- [Task requirements]: What is wanted is an exact copy of all the entries.

- [Data shown]:
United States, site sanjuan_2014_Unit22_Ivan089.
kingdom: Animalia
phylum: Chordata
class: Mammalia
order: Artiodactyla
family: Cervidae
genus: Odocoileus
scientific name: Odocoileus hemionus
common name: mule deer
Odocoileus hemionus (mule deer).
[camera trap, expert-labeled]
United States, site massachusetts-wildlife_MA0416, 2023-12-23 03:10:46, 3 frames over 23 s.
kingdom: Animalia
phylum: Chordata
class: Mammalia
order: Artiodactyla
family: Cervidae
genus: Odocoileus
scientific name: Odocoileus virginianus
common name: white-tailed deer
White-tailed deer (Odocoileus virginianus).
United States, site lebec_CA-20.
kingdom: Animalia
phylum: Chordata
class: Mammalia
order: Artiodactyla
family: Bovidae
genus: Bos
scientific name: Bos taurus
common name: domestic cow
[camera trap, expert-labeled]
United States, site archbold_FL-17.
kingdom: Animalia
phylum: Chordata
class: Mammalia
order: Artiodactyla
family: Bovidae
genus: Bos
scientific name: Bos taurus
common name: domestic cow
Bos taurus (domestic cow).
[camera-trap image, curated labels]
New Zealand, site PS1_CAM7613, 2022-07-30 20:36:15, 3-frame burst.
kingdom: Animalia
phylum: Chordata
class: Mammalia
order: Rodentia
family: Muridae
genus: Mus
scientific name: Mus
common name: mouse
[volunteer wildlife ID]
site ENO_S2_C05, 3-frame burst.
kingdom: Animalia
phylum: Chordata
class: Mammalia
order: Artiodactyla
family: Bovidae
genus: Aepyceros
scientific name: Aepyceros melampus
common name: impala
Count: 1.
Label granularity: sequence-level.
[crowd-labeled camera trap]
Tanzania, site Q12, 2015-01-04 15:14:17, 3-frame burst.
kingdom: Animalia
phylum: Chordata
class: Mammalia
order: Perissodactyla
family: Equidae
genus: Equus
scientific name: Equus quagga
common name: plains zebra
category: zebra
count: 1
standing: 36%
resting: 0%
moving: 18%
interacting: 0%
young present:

- [Solution below]:
United States, site sanjuan_2014_Unit22_Ivan089.
kingdom: Animalia
phylum: Chordata
class: Mammalia
order: Artiodactyla
family: Cervidae
genus: Odocoileus
scientific name: Odocoileus hemionus
common name: mule deer
Odocoileus hemionus (mule deer).
[camera trap, expert-labeled]
United States, site massachusetts-wildlife_MA0416, 2023-12-23 03:10:46, 3 frames over 23 s.
kingdom: Animalia
phylum: Chordata
class: Mammalia
order: Artiodactyla
family: Cervidae
genus: Odocoileus
scientific name: Odocoileus virginianus
common name: white-tailed deer
White-tailed deer (Odocoileus virginianus).
United States, site lebec_CA-20.
kingdom: Animalia
phylum: Chordata
class: Mammalia
order: Artiodactyla
family: Bovidae
genus: Bos
scientific name: Bos taurus
common name: domestic cow
[camera trap, expert-labeled]
United States, site archbold_FL-17.
kingdom: Animalia
phylum: Chordata
class: Mammalia
order: Artiodactyla
family: Bovidae
genus: Bos
scientific name: Bos taurus
common name: domestic cow
Bos taurus (domestic cow).
[camera-trap image, curated labels]
New Zealand, site PS1_CAM7613, 2022-07-30 20:36:15, 3-frame burst.
kingdom: Animalia
phylum: Chordata
class: Mammalia
order: Rodentia
family: Muridae
genus: Mus
scientific name: Mus
common name: mouse
[volunteer wildlife ID]
site ENO_S2_C05, 3-frame burst.
kingdom: Animalia
phylum: Chordata
class: Mammalia
order: Artiodactyla
family: Bovidae
genus: Aepyceros
scientific name: Aepyceros melampus
common name: impala
Count: 1.
Label granularity: sequence-level.
[crowd-labeled camera trap]
Tanzania, site Q12, 2015-01-04 15:14:17, 3-frame burst.
kingdom: Animalia
phylum: Chordata
class: Mammalia
order: Perissodactyla
family: Equidae
genus: Equus
scientific name: Equus quagga
common name: plains zebra
category: zebra
count: 1
standing: 36%
resting: 0%
moving: 18%
interacting: 0%
young present:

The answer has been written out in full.